Always Dreaming Of The Unthinkable When It Comes To You

We were in your car, but you weren’t driving anywhere. I was in the passenger’s seat listening to you ramble. I’m not sure if I nodded my head in that awkward way from across the street before I opened the door or not this time, that way that made me die of embarrassment the second it happened, that way you so graciously had to call out once I was inside, because dreams tend to start in the middle of things like that, with no clear beginning or end.

You were trying to tell me something without saying anything at all. Elusive as ever. Annoying as always. But instead of speaking in single words, three of four adjectives strung together in a feigned nonchalant manner, or my favorite phrase of yours, “You know…”, you were actually using full sentences. You were trying to tell me how you felt about me. And instead of making me pull teeth or coax it out of you, instead of making me spill my guts so you could agree with whatever I said without being the one to say it first, you were actually trying to be honest for once, were actually trying to explain.

You were doing that thing, though, where you pretend like you’re not good with words, even though we both know what a joke that is, what a total fib, because I’ve never met anyone who paid more attention to words in my life, quizzing me on the pretty ones, the dirty ones, the funny ones from your favorite songs or movies. I always struggled to answer, but you were able to recall them on command, all those words at your disposal, sitting on the tip of your tongue, waiting to take a trip of a few steps down the palate to tap on the teeth and be spoken. It was always just a question of whether you wanted them to.
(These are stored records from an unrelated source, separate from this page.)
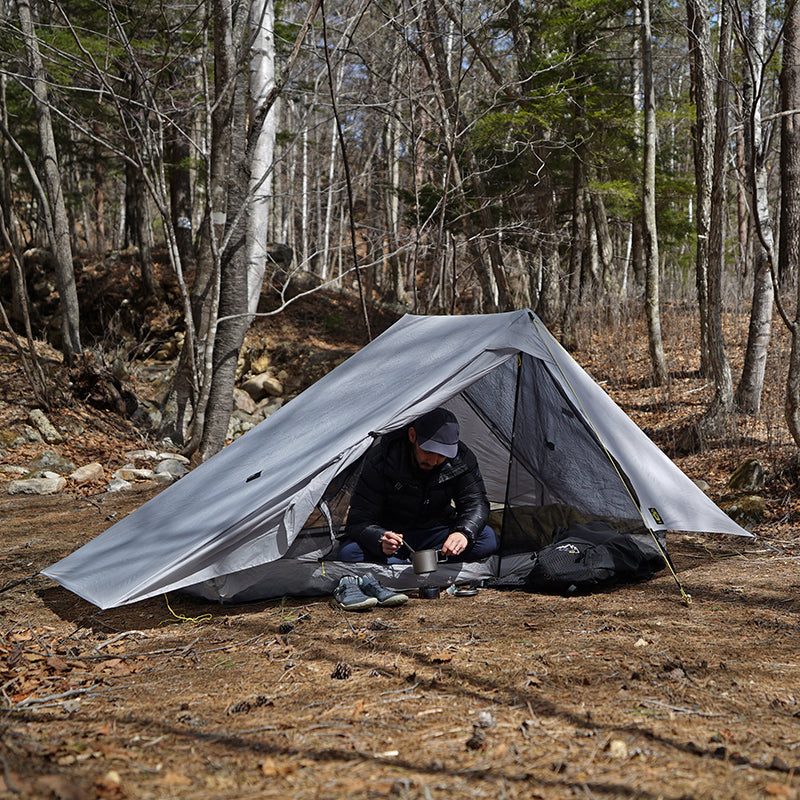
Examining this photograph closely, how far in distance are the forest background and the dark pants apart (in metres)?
2.08

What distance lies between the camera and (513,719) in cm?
230

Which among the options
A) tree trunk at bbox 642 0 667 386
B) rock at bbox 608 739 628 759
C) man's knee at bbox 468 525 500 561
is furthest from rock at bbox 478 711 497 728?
tree trunk at bbox 642 0 667 386

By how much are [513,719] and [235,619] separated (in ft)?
5.56

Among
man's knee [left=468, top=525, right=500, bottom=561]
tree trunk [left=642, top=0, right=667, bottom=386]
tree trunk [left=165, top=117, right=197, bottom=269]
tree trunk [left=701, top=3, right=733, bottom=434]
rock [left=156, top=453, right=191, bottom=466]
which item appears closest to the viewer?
man's knee [left=468, top=525, right=500, bottom=561]

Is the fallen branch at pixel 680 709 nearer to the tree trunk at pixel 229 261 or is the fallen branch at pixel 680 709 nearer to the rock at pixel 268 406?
the tree trunk at pixel 229 261

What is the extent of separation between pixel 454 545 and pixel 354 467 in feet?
2.75

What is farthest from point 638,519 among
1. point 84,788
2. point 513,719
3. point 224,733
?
point 84,788

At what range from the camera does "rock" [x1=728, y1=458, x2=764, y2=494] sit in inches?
225

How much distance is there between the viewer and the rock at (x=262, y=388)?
39.1 ft

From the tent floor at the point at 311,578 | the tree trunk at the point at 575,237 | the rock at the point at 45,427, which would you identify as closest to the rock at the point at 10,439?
the rock at the point at 45,427

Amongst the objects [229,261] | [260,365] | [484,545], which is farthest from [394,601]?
[260,365]

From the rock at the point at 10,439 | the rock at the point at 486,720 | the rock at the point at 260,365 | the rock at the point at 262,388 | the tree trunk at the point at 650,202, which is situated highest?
the tree trunk at the point at 650,202

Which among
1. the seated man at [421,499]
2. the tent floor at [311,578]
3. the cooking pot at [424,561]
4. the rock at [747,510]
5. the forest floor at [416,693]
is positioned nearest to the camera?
the forest floor at [416,693]

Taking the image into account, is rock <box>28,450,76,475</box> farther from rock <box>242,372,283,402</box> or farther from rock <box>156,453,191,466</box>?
rock <box>242,372,283,402</box>
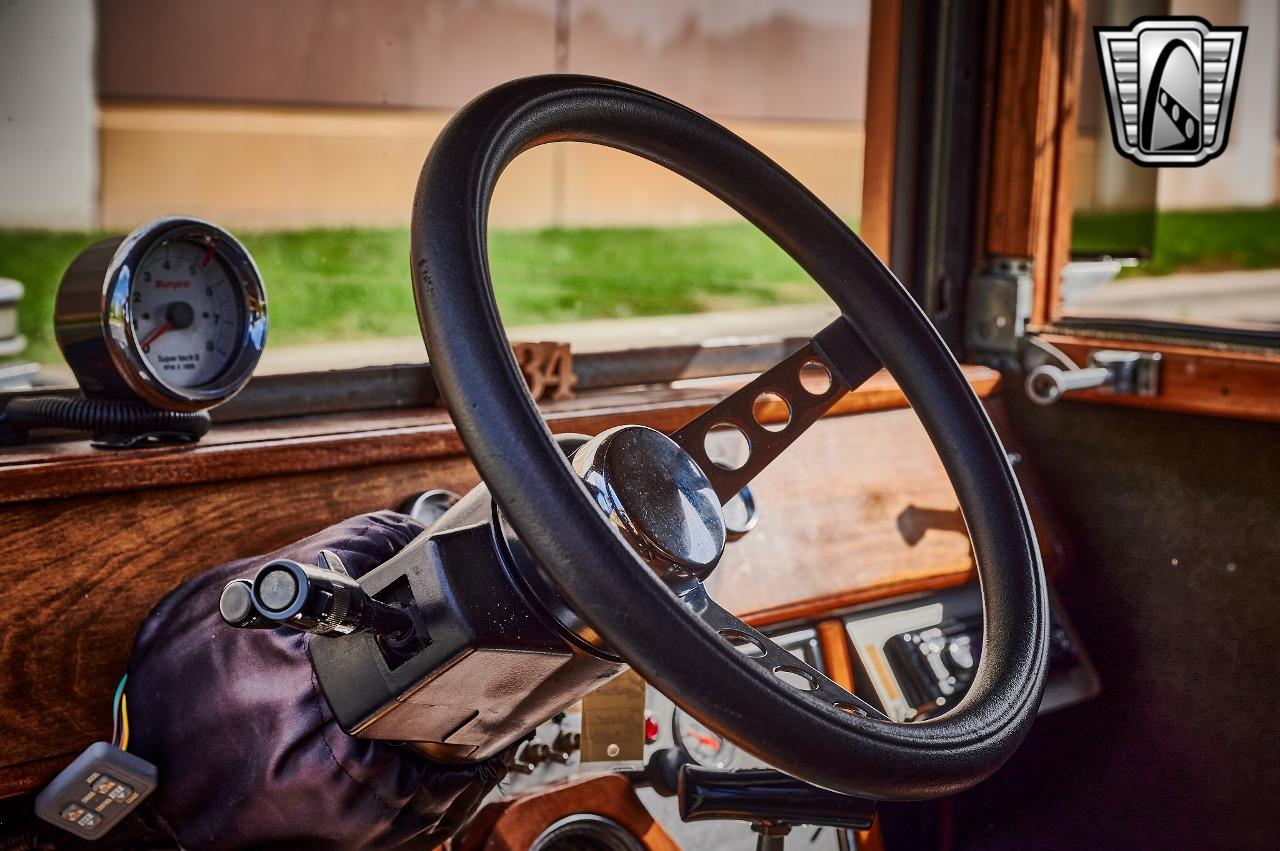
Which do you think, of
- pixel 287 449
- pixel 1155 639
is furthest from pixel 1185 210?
pixel 287 449

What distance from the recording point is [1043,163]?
2.16 m

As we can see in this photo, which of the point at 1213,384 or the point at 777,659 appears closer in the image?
the point at 777,659

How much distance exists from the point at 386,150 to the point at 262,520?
693 millimetres

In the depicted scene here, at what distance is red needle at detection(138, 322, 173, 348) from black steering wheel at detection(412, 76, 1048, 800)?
599mm

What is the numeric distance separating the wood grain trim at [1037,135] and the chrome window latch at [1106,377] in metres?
0.22

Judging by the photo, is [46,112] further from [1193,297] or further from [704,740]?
[1193,297]

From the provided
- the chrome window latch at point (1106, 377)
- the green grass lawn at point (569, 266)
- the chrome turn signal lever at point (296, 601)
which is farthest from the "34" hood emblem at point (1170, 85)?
the chrome turn signal lever at point (296, 601)

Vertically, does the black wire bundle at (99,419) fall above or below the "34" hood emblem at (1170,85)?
below

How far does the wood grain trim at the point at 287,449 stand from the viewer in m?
1.25

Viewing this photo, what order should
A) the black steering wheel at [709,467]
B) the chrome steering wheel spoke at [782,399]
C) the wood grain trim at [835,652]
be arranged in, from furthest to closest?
the wood grain trim at [835,652] → the chrome steering wheel spoke at [782,399] → the black steering wheel at [709,467]

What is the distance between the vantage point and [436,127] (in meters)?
1.86

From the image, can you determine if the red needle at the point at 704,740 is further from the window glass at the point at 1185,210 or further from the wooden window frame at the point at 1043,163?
the window glass at the point at 1185,210

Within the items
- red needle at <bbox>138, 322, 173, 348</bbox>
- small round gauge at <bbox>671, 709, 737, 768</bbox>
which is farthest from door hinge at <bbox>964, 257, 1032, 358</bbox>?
red needle at <bbox>138, 322, 173, 348</bbox>

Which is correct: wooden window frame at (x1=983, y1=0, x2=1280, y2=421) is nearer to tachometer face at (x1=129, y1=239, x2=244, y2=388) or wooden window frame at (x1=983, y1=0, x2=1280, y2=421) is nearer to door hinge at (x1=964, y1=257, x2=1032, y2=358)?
door hinge at (x1=964, y1=257, x2=1032, y2=358)
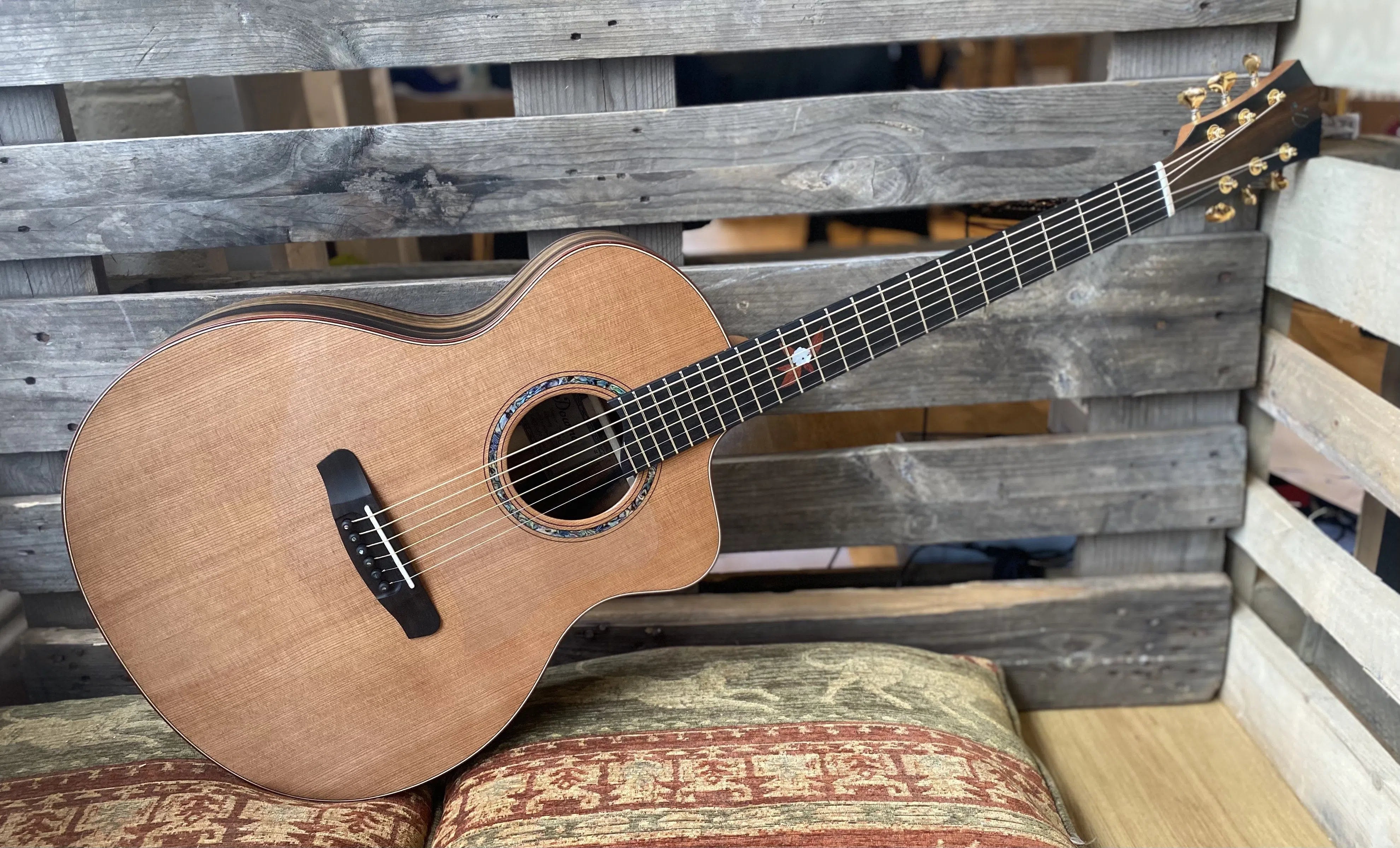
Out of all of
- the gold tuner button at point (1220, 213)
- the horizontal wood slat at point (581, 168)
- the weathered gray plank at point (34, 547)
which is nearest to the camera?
the gold tuner button at point (1220, 213)

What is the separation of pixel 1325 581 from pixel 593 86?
3.77 feet

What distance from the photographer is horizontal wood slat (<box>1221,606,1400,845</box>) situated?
1234 millimetres

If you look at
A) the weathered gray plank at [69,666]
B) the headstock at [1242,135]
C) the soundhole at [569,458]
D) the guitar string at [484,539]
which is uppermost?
the headstock at [1242,135]

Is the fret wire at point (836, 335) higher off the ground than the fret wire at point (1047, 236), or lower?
lower

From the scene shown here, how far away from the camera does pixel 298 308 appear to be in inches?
Answer: 43.8

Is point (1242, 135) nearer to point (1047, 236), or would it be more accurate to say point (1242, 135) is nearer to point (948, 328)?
point (1047, 236)

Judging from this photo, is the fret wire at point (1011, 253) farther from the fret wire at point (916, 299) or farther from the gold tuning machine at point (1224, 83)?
the gold tuning machine at point (1224, 83)

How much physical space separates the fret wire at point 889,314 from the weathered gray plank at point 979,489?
0.35 metres

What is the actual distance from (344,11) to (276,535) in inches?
25.8

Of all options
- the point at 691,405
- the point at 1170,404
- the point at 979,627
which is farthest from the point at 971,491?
the point at 691,405

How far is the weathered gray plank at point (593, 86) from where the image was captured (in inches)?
52.8

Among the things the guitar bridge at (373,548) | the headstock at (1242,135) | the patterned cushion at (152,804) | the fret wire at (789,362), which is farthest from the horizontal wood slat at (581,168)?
the patterned cushion at (152,804)

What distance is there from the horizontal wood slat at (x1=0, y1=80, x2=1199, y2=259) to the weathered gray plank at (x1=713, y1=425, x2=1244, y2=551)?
1.20 feet

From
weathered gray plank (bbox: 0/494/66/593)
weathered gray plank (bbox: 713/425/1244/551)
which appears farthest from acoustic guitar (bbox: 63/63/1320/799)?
weathered gray plank (bbox: 0/494/66/593)
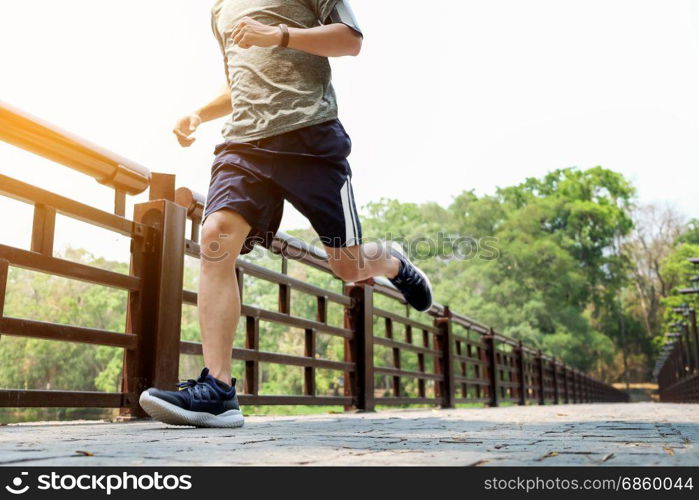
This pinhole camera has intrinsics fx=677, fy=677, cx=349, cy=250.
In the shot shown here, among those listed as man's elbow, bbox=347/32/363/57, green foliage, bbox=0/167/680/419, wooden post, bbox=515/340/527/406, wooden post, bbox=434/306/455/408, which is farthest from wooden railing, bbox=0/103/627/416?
green foliage, bbox=0/167/680/419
Dream-you gave a surprisingly accurate representation, wanting to keep up the ruse, making circles around a monologue that never really arrived at any firm conclusion. That never said anything of importance. Dream-me didn’t hound you or push; I just sat there listening, losing my patience to a building frustration that was also very lifelike. But dream-me was so much bolder and less insecure and frightened than real-me and did the unthinkable, interrupting you to ask the only question that actually mattered:

“Do you love me?”

You looked at me and answered, again, the unthinkable. But in that kind of way that dreams are made up of feelings and ideas more than actual words, something along the lines of, “Do you even have to ask?”, except you didn’t have a chance to finish because I took your face between my hands mid-sentence and kissed you. Not too hard or too soft, the just right kind of way. The kind of way that let you know everything I was feeling, everything I had felt up until then, in a way that movies or songs or words never could.

Except it wasn’t bittersweet anymore. It didn’t hurt or ache the way it used to. It was like something I needed, something I had been withholding from myself and finally let myself have. It was so incredibly…overwhelming. Warm. Dizzy. And ten times more intense than I had ever imagined it would be. So intense it woke me right up.

That morning was so blissfully cruel. It had felt so real. In a way that only someone who had said those words before would know was real. I could still feel it, even after I was awake. Even after I knew it had all been a dream. Even after I remembered that something like that would never happen. Could never happen.

There had been other dreams before that one. Some more abstract. Some lucid. Where I’d go looking for you. Searching for you in crowds, running faster and faster, looking at more and more faces, trying to find yours before I woke up. I could never get to you in time though. Sometimes I wondered if it was because I was forgetting what you looked like. Or maybe it was because even semi-conscious, I was still painfully aware of how impossible it all was. But somehow it never stopped my thoughts from drifting back there. From dreaming of what they wanted most.